Она засмеялась, ее руки пробирались сквозь мои волосы, поглаживая их почти маниакально, словно она не могла насытиться его ощущениями.
— Я чувствую себя великолепной, потому что ты свободен. Мы свободны от этого.
— Благодаря тебе. — я поцеловал ее снова, достаточно сильно, чтобы появились синяки, втайне надеясь, что это оставит печать моей собственности на ее теле. — Мой герой.
Она вновь засмеялась, откинув голову назад, так что все ее рыжие волосы рассыпались каскадом по моей руке и спине. Я смотрел ей в лицо, моргая от красоты ее радости, которая проникала в меня и смешивалась с моим собственным острым счастьем.

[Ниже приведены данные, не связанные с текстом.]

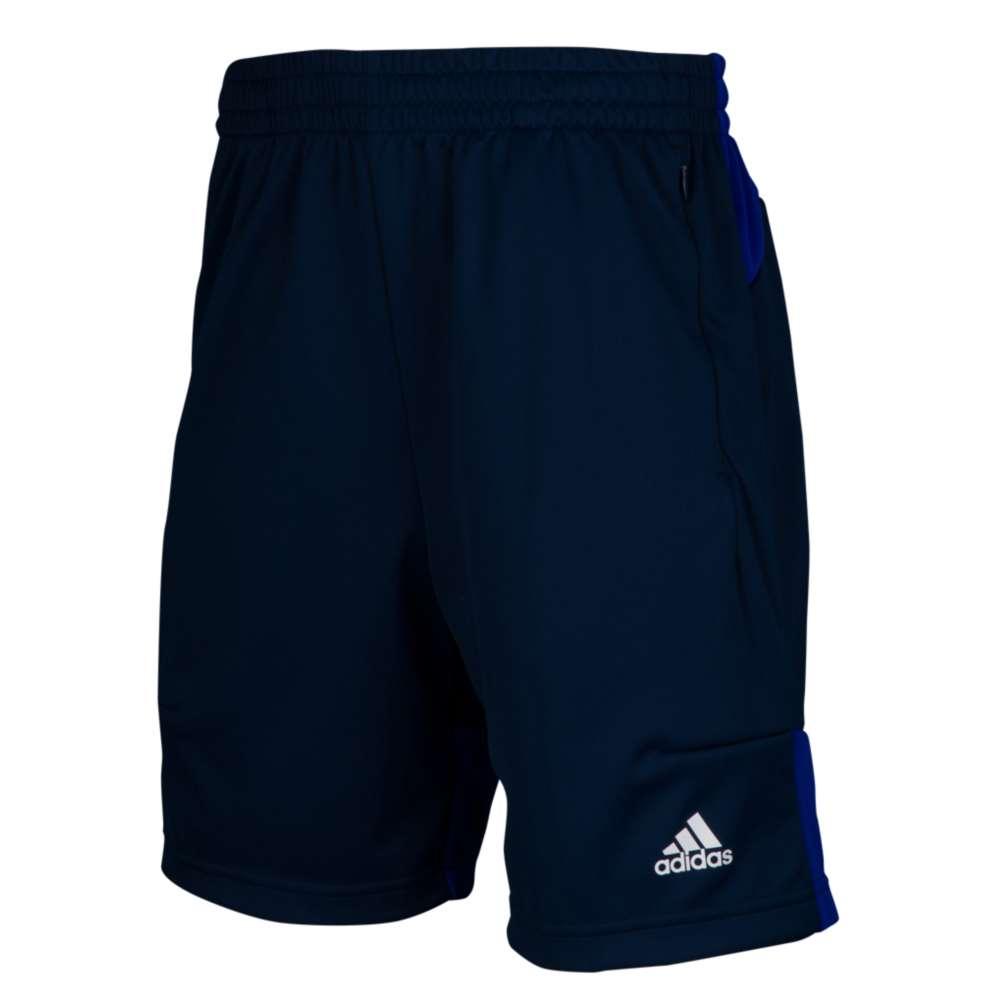 アディダス adidas メンズ フィットネス・トレーニング ボトムス・パンツ【Team Issue Lite Shorts】Collegiate Navy/Royal/White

Вокруг нас щелкали затворы, словно сверчки в поле.
— Ti amo, lottatrice mia, — произнес я каждое слово, как клятву. (пер. с итал. «Я люблю тебя, мой боец»)
— Ti amo (пер. с итал. «я люблю тебя»), — мгновенно ответила она, а затем потянула мою голову вниз за уши, целуя. — Chi vuole male a questo amore prima soffre e dopo muore.
Тот, кто против этой любви, страдает, а потом умирает.
Я зарычал, снова смыкая губы, вкушая победу с ее языка.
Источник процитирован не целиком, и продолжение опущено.